• _PROBLEM REQUIREMENTS_
Every entry that appears below is to be output exactly.

Stored data
◇ ◇ ◇
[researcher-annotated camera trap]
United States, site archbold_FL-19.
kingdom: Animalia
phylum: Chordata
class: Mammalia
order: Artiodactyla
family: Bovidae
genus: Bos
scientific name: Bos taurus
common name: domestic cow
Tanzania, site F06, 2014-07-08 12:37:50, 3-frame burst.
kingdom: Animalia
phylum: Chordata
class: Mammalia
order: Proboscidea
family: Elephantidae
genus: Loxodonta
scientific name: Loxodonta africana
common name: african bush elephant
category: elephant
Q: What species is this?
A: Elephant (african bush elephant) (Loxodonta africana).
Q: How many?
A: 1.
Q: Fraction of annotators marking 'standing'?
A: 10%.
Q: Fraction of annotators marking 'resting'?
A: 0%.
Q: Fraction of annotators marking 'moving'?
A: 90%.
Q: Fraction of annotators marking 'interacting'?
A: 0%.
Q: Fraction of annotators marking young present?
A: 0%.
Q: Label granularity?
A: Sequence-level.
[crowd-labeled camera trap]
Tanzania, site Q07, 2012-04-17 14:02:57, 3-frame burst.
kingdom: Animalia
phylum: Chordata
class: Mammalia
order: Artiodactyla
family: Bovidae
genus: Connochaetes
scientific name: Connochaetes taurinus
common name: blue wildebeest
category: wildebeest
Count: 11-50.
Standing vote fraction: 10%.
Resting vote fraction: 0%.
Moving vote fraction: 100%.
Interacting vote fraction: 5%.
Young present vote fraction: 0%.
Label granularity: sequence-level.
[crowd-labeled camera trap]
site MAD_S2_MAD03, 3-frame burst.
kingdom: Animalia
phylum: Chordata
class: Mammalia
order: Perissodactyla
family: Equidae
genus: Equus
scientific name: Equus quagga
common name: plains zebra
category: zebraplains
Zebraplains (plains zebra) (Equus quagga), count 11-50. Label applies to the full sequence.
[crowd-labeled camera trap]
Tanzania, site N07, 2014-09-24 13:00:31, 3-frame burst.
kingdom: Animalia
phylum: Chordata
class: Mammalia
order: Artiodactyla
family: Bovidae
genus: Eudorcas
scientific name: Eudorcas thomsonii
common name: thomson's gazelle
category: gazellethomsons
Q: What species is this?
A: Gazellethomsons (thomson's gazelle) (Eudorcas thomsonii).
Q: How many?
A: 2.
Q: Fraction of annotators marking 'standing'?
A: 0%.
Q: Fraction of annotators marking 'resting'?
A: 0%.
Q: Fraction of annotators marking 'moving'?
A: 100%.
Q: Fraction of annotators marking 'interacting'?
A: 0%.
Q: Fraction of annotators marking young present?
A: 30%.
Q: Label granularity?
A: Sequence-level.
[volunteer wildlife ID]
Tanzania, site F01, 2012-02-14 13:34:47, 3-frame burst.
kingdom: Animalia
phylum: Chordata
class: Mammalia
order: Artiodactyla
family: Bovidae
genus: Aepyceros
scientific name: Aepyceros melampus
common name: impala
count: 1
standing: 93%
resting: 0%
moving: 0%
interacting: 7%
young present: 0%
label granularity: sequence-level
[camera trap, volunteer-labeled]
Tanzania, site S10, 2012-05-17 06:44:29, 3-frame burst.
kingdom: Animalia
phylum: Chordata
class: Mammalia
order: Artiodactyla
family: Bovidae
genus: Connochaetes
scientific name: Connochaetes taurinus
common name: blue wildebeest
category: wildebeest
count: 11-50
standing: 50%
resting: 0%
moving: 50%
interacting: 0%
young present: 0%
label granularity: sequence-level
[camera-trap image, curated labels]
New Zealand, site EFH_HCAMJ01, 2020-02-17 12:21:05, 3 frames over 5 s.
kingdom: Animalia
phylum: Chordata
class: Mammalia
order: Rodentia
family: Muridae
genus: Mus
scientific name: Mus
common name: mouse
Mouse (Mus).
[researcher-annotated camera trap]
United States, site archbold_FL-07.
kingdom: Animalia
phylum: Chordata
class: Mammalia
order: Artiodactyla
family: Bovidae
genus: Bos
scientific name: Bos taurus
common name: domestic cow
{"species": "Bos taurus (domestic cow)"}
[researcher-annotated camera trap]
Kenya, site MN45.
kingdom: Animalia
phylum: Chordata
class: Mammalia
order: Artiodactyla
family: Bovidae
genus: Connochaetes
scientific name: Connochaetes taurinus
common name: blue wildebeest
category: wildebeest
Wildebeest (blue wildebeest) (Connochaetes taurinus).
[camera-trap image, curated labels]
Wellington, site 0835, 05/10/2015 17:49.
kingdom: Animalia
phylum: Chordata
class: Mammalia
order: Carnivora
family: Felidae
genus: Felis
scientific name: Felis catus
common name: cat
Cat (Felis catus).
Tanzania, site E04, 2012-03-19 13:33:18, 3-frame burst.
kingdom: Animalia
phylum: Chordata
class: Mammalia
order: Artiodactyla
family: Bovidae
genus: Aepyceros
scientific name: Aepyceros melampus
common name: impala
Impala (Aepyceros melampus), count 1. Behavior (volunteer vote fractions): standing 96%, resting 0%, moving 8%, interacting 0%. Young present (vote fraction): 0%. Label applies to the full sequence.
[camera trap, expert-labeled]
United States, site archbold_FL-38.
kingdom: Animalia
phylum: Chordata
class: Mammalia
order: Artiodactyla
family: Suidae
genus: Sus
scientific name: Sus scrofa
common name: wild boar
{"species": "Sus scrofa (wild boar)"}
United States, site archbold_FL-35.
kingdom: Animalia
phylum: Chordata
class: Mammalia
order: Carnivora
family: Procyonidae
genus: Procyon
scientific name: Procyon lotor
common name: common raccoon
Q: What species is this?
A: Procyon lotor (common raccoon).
◇ ◇ ◇
• _SOLUTION FOR THIS EXERCISE_
[researcher-annotated camera trap]
United States, site archbold_FL-19.
kingdom: Animalia
phylum: Chordata
class: Mammalia
order: Artiodactyla
family: Bovidae
genus: Bos
scientific name: Bos taurus
common name: domestic cow
Tanzania, site F06, 2014-07-08 12:37:50, 3-frame burst.
kingdom: Animalia
phylum: Chordata
class: Mammalia
order: Proboscidea
family: Elephantidae
genus: Loxodonta
scientific name: Loxodonta africana
common name: african bush elephant
category: elephant
Q: What species is this?
A: Elephant (african bush elephant) (Loxodonta africana).
Q: How many?
A: 1.
Q: Fraction of annotators marking 'standing'?
A: 10%.
Q: Fraction of annotators marking 'resting'?
A: 0%.
Q: Fraction of annotators marking 'moving'?
A: 90%.
Q: Fraction of annotators marking 'interacting'?
A: 0%.
Q: Fraction of annotators marking young present?
A: 0%.
Q: Label granularity?
A: Sequence-level.
[crowd-labeled camera trap]
Tanzania, site Q07, 2012-04-17 14:02:57, 3-frame burst.
kingdom: Animalia
phylum: Chordata
class: Mammalia
order: Artiodactyla
family: Bovidae
genus: Connochaetes
scientific name: Connochaetes taurinus
common name: blue wildebeest
category: wildebeest
Count: 11-50.
Standing vote fraction: 10%.
Resting vote fraction: 0%.
Moving vote fraction: 100%.
Interacting vote fraction: 5%.
Young present vote fraction: 0%.
Label granularity: sequence-level.
[crowd-labeled camera trap]
site MAD_S2_MAD03, 3-frame burst.
kingdom: Animalia
phylum: Chordata
class: Mammalia
order: Perissodactyla
family: Equidae
genus: Equus
scientific name: Equus quagga
common name: plains zebra
category: zebraplains
Zebraplains (plains zebra) (Equus quagga), count 11-50. Label applies to the full sequence.
[crowd-labeled camera trap]
Tanzania, site N07, 2014-09-24 13:00:31, 3-frame burst.
kingdom: Animalia
phylum: Chordata
class: Mammalia
order: Artiodactyla
family: Bovidae
genus: Eudorcas
scientific name: Eudorcas thomsonii
common name: thomson's gazelle
category: gazellethomsons
Q: What species is this?
A: Gazellethomsons (thomson's gazelle) (Eudorcas thomsonii).
Q: How many?
A: 2.
Q: Fraction of annotators marking 'standing'?
A: 0%.
Q: Fraction of annotators marking 'resting'?
A: 0%.
Q: Fraction of annotators marking 'moving'?
A: 100%.
Q: Fraction of annotators marking 'interacting'?
A: 0%.
Q: Fraction of annotators marking young present?
A: 30%.
Q: Label granularity?
A: Sequence-level.
[volunteer wildlife ID]
Tanzania, site F01, 2012-02-14 13:34:47, 3-frame burst.
kingdom: Animalia
phylum: Chordata
class: Mammalia
order: Artiodactyla
family: Bovidae
genus: Aepyceros
scientific name: Aepyceros melampus
common name: impala
count: 1
standing: 93%
resting: 0%
moving: 0%
interacting: 7%
young present: 0%
label granularity: sequence-level
[camera trap, volunteer-labeled]
Tanzania, site S10, 2012-05-17 06:44:29, 3-frame burst.
kingdom: Animalia
phylum: Chordata
class: Mammalia
order: Artiodactyla
family: Bovidae
genus: Connochaetes
scientific name: Connochaetes taurinus
common name: blue wildebeest
category: wildebeest
count: 11-50
standing: 50%
resting: 0%
moving: 50%
interacting: 0%
young present: 0%
label granularity: sequence-level
[camera-trap image, curated labels]
New Zealand, site EFH_HCAMJ01, 2020-02-17 12:21:05, 3 frames over 5 s.
kingdom: Animalia
phylum: Chordata
class: Mammalia
order: Rodentia
family: Muridae
genus: Mus
scientific name: Mus
common name: mouse
Mouse (Mus).
[researcher-annotated camera trap]
United States, site archbold_FL-07.
kingdom: Animalia
phylum: Chordata
class: Mammalia
order: Artiodactyla
family: Bovidae
genus: Bos
scientific name: Bos taurus
common name: domestic cow
{"species": "Bos taurus (domestic cow)"}
[researcher-annotated camera trap]
Kenya, site MN45.
kingdom: Animalia
phylum: Chordata
class: Mammalia
order: Artiodactyla
family: Bovidae
genus: Connochaetes
scientific name: Connochaetes taurinus
common name: blue wildebeest
category: wildebeest
Wildebeest (blue wildebeest) (Connochaetes taurinus).
[camera-trap image, curated labels]
Wellington, site 0835, 05/10/2015 17:49.
kingdom: Animalia
phylum: Chordata
class: Mammalia
order: Carnivora
family: Felidae
genus: Felis
scientific name: Felis catus
common name: cat
Cat (Felis catus).
Tanzania, site E04, 2012-03-19 13:33:18, 3-frame burst.
kingdom: Animalia
phylum: Chordata
class: Mammalia
order: Artiodactyla
family: Bovidae
genus: Aepyceros
scientific name: Aepyceros melampus
common name: impala
Impala (Aepyceros melampus), count 1. Behavior (volunteer vote fractions): standing 96%, resting 0%, moving 8%, interacting 0%. Young present (vote fraction): 0%. Label applies to the full sequence.
[camera trap, expert-labeled]
United States, site archbold_FL-38.
kingdom: Animalia
phylum: Chordata
class: Mammalia
order: Artiodactyla
family: Suidae
genus: Sus
scientific name: Sus scrofa
common name: wild boar
{"species": "Sus scrofa (wild boar)"}
United States, site archbold_FL-35.
kingdom: Animalia
phylum: Chordata
class: Mammalia
order: Carnivora
family: Procyonidae
genus: Procyon
scientific name: Procyon lotor
common name: common raccoon
Q: What species is this?
A: Procyon lotor (common raccoon).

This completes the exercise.